I think this is most essential in understanding how the Kodagu society treated its women, as they were presented with the right to choose, and managed to preserve a sense of autonomy for themselves.

Recognising the Kodavas’ singularity as a community is impossible without also recognising its strong matriarchal undertones. Kodagu women were and still are extraordinary in their commanding wisdom and hardiness. One would think they had steel stitched into their spines, as they balanced burdensome farm and menial work. Their ability to have carved out an individual role for themselves in a male-dominated society is striking, and some believe that Kodava society may have, at one point in time, been matrilineal in nature.

The physical and social environment of Kodagu generated certain selection pressures that pushed its people to embody a sense of bravery and strength, and as Ponnapa phrases it, “society endorsed a cult of heroism”. Men weren’t the only ones lionised for their fearlessness, as women were also held in high esteem.
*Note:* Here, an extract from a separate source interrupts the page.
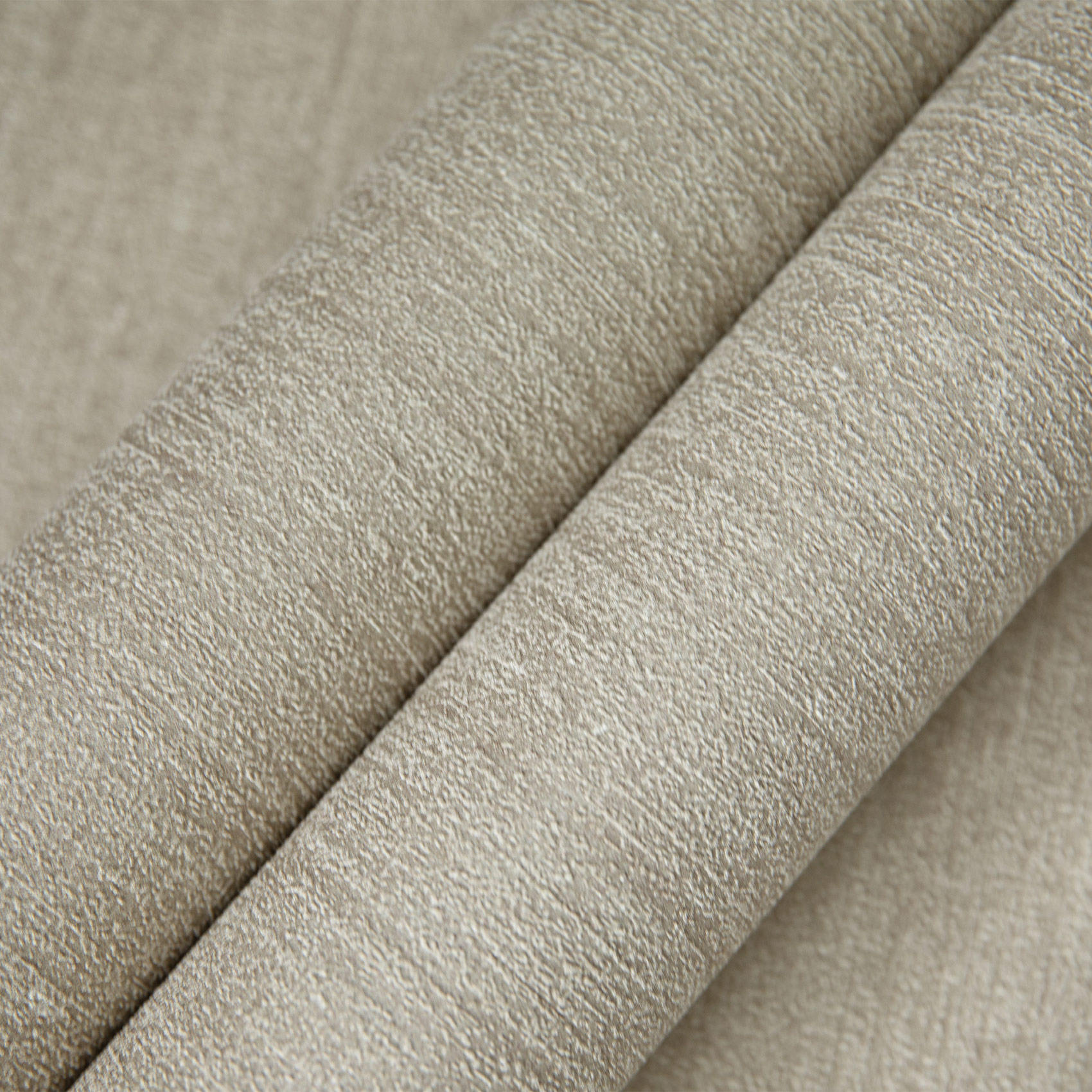 Hohenberger Vliestapete Yuuma Shinjo 27534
In regard to matrimonial matters, women were considered marriageable at any age, and those who decided to remain bachelorettes could do so without any social disapproval. Most importantly, the tradition of dowry was non-existent during marriage. I think this is most essential in understanding how the Kodagu society treated its women, as they were presented with the right to choose, and managed to preserve a sense of autonomy for themselves. Moreover, Kodavas liberated themselves from the oppression of the caste system, and isolated themselves from the archaic Aryan varnsashram, or the Vedic system that divides society into natural groups. Instead of castes, Kodavas arranged themselves into family-based communities with units called okkas.

Also read: The Khasi Community Is Matrilineal, But Not Matriarchal

The rapid pace of globalisation has triggered the inevitable dwindling of Kodagu culture as people migrate into the cities in search of job and opportunity, but Ponnapa reminds us of the vulnerability of small ethnic groups and the urgency to safeguard cultural identities. Her painstaking research and commitment to telling our stories is a comforting reminder that even if Kodagu traditions and values are endangered, they can still be protected through little and big measures.